A few words from . . .
Akankshi Thakur, MD
PGY 2 Resident (2011-2012)
Interns begin with an initial exposure to psychiatry at the New Mexico VA Medical Center, a regional flagship center that serves as a referral source for the VA system in the Southwest. This includes six months on a state-of-the-art inpatient psychiatry unit working with an exceptional interdisciplinary service. Residents learn about the acute management of psychiatric disorders and interact with behavioral health providers throughout the facility working in a highly sophisticated system in which veterans can receive appropriate care at multiple levels.

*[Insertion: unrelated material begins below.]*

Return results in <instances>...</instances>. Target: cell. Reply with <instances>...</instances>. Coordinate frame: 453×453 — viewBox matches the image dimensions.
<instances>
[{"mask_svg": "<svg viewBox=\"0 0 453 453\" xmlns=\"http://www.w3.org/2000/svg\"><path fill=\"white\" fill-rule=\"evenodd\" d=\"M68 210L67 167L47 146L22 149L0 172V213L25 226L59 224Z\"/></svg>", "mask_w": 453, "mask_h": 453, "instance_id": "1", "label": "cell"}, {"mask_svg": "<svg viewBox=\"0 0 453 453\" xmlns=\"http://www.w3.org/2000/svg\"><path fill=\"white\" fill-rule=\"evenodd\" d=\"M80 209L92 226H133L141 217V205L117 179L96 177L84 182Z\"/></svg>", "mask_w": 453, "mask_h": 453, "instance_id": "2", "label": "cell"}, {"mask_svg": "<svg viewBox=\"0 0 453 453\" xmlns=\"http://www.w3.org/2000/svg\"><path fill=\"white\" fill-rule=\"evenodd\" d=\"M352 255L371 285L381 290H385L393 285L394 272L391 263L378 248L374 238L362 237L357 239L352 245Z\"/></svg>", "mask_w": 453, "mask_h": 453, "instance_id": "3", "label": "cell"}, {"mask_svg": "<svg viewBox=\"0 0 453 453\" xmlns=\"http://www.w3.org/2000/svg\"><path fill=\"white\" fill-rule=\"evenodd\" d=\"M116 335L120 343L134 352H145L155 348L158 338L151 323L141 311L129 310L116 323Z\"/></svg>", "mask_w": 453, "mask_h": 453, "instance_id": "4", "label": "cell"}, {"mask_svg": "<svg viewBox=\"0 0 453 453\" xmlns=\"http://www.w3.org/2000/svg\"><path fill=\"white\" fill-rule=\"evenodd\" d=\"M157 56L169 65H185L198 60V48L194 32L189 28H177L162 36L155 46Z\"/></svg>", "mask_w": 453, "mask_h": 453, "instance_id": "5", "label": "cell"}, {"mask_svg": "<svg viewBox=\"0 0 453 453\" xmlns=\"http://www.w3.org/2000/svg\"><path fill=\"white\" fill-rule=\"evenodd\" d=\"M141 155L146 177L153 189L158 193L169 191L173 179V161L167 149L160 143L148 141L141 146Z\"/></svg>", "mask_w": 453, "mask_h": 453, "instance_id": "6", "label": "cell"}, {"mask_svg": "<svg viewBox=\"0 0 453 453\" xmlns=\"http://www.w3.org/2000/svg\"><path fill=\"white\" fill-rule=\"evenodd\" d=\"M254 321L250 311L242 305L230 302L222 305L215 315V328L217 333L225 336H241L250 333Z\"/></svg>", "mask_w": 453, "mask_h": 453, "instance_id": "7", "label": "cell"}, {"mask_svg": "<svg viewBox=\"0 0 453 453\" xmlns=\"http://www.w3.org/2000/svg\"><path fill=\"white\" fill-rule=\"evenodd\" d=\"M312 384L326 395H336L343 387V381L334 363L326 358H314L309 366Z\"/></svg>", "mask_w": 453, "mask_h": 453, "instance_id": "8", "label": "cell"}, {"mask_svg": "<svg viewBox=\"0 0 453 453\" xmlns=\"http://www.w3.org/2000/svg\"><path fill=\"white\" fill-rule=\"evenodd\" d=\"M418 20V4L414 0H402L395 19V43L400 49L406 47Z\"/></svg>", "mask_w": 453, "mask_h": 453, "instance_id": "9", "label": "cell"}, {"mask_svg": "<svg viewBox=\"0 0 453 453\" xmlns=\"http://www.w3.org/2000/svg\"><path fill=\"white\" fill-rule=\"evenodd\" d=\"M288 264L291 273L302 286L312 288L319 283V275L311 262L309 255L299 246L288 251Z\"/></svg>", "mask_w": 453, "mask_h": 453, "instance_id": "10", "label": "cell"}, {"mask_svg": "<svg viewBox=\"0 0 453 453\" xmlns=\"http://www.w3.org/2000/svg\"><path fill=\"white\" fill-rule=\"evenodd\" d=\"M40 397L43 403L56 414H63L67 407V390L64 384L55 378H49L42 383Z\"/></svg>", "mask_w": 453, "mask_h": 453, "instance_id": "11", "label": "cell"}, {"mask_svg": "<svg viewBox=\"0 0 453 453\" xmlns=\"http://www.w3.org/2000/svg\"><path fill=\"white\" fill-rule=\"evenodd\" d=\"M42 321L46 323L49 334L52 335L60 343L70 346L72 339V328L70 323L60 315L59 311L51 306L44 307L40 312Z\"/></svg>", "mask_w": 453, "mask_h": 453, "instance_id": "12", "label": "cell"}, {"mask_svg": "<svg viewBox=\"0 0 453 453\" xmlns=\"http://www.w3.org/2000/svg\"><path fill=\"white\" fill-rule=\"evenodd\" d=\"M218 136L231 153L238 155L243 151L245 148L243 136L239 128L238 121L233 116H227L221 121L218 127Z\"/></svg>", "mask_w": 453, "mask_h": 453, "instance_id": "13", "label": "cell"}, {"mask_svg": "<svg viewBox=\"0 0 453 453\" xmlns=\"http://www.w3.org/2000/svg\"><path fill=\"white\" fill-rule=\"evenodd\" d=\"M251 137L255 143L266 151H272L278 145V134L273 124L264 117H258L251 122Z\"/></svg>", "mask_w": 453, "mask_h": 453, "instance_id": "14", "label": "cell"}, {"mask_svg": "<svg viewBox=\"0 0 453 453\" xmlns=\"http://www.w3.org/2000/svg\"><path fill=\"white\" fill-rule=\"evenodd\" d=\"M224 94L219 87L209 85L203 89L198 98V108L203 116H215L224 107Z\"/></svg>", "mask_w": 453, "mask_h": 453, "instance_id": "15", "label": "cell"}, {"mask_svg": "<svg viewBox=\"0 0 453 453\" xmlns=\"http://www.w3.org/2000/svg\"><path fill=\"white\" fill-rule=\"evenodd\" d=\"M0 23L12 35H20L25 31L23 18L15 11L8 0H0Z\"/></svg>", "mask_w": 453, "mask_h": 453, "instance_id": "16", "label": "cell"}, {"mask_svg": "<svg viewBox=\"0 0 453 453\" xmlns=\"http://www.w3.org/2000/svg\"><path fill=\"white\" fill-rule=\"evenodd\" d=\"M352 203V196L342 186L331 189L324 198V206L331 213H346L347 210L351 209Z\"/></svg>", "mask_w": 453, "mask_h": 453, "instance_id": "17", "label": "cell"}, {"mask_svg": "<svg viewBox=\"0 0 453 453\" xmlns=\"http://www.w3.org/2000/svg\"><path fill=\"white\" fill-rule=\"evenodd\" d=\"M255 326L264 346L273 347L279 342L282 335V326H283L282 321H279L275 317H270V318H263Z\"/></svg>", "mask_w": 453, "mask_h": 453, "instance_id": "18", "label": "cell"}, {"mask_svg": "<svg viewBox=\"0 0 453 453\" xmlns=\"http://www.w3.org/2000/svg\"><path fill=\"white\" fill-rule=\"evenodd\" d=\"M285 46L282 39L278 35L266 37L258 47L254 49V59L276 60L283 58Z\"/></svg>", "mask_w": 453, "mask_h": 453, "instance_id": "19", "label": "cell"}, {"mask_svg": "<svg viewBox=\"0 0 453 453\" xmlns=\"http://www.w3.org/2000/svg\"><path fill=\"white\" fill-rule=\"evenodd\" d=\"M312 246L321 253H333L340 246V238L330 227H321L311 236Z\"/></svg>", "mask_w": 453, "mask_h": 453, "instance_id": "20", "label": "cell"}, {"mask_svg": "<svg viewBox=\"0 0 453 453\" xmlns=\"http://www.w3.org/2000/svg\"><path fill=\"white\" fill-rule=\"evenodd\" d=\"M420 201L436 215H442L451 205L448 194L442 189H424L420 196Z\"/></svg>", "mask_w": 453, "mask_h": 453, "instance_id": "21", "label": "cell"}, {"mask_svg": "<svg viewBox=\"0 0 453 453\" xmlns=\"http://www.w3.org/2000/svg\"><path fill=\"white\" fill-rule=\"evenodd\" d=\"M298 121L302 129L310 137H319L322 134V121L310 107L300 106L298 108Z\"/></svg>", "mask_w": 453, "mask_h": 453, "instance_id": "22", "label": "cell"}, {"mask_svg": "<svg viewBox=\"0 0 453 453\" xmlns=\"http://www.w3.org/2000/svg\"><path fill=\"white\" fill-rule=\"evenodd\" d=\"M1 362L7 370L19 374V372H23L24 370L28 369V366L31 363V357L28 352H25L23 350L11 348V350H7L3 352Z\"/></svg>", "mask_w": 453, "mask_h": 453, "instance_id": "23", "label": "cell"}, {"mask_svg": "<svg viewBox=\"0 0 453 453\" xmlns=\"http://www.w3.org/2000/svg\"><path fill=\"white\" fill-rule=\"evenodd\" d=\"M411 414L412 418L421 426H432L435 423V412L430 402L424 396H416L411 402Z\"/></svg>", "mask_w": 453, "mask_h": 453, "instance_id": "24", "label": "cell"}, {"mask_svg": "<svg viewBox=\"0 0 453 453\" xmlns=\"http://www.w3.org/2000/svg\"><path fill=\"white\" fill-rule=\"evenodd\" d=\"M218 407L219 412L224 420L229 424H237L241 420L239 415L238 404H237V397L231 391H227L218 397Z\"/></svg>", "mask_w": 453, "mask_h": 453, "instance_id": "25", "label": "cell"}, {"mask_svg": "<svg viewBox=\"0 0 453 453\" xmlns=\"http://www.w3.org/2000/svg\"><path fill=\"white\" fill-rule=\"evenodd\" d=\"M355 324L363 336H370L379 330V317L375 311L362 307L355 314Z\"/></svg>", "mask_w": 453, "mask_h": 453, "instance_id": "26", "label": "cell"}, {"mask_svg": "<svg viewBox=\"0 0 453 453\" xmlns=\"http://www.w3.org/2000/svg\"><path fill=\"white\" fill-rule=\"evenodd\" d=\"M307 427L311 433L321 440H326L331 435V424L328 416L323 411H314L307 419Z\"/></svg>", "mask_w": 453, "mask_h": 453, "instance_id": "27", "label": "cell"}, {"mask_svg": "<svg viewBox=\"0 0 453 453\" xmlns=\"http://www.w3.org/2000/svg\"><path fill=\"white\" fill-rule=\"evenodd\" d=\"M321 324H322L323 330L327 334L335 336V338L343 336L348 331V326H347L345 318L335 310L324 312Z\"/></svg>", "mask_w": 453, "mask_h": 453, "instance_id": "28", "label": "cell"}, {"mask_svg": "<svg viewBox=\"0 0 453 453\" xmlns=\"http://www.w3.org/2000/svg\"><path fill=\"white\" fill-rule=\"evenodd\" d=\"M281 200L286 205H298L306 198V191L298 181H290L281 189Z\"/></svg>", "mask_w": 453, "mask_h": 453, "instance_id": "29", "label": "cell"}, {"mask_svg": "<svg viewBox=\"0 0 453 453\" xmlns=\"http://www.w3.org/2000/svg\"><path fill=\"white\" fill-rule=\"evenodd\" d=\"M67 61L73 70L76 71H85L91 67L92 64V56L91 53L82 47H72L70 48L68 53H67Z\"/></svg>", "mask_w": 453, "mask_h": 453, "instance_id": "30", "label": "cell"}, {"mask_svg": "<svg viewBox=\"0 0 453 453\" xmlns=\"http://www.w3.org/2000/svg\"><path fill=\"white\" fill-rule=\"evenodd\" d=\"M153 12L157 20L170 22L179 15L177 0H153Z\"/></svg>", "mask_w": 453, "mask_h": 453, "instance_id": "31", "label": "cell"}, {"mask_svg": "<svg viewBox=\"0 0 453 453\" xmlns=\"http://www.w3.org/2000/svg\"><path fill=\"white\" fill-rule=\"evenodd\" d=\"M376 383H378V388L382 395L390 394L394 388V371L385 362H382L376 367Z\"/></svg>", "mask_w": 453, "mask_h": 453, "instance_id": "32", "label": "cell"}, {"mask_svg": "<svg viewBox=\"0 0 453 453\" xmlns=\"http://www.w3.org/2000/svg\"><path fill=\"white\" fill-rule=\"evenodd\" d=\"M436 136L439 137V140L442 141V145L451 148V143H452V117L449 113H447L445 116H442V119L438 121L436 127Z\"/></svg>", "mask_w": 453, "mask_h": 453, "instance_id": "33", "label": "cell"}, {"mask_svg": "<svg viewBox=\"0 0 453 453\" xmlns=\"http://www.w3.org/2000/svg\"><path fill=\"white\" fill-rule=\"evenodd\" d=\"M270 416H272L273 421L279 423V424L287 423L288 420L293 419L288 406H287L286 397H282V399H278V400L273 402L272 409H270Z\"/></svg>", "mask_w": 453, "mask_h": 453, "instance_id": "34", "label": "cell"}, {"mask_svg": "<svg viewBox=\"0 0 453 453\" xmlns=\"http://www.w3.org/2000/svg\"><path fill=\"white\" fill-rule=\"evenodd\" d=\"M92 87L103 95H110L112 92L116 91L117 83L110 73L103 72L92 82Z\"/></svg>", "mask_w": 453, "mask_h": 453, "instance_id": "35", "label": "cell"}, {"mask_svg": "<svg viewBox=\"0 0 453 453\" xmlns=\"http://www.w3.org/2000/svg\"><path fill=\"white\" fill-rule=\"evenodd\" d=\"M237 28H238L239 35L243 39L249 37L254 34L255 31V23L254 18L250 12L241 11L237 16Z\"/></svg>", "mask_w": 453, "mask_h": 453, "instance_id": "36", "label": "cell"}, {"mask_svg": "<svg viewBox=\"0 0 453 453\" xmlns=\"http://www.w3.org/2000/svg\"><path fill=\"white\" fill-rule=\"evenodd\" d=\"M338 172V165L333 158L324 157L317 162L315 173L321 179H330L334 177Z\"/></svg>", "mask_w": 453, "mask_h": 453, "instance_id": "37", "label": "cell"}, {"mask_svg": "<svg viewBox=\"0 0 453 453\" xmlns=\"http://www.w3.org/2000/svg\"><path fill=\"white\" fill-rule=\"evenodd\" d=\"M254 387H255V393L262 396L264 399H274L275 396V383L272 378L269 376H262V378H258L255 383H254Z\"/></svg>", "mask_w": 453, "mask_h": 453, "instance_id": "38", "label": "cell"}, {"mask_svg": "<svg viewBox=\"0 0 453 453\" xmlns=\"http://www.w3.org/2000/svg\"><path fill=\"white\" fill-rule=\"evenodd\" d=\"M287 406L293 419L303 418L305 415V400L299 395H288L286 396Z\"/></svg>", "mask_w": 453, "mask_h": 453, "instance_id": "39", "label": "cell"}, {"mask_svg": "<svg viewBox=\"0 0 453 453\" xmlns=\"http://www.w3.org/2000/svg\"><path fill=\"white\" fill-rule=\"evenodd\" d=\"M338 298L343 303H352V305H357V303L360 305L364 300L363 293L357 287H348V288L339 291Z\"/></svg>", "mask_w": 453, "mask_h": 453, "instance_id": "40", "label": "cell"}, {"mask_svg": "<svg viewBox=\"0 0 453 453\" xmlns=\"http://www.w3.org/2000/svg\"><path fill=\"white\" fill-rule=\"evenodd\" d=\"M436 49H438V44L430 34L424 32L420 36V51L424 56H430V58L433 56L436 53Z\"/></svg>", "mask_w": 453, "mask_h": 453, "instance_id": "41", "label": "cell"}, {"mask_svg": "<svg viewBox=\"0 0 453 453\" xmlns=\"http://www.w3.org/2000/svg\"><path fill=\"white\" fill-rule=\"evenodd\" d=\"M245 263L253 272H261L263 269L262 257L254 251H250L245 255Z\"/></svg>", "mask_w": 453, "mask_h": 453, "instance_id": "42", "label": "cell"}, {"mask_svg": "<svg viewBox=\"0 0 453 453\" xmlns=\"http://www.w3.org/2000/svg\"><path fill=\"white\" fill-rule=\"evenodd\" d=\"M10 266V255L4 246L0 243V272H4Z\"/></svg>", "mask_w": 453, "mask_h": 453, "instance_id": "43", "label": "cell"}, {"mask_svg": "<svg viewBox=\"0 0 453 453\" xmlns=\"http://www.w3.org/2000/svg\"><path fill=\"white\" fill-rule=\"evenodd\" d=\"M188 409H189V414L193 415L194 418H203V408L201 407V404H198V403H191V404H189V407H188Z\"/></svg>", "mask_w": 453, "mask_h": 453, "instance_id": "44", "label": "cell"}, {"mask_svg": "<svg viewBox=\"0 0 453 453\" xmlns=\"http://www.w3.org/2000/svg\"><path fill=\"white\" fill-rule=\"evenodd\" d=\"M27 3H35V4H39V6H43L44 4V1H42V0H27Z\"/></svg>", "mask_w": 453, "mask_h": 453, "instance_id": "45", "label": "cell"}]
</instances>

Complementing this inpatient experience is a year-long immersion in the outpatient treatment of psychiatric patients with serious mental illness in the primary care clinic. Residents work in this clinic one half day a week and work concurrently with both medical and psychiatric supervisors to provide both medical and psychiatric care to their patients.
Interns also work both at the VA and at the University of New Mexico to complete their requirements in other disciplines. This includes two months of neurology, one at UNM and the other at the VA. Interns also spend four months on internal medicine at either of the two facilities. One of these is on the inpatient medical wards, and the other three months can be spent at a combination of outpatient medicine clinics, emergency medicine, family practice clinic, or inpatient or outpatient pediatrics.
The didactic experience during the first year is focused on the development of an identity as a physician, and particularly as a psychiatrist. It is focused on interviewing skills, an exploration of the major psychiatric diagnoses, management and treatment of psychiatric patients, and responses to urgent and emergent situations.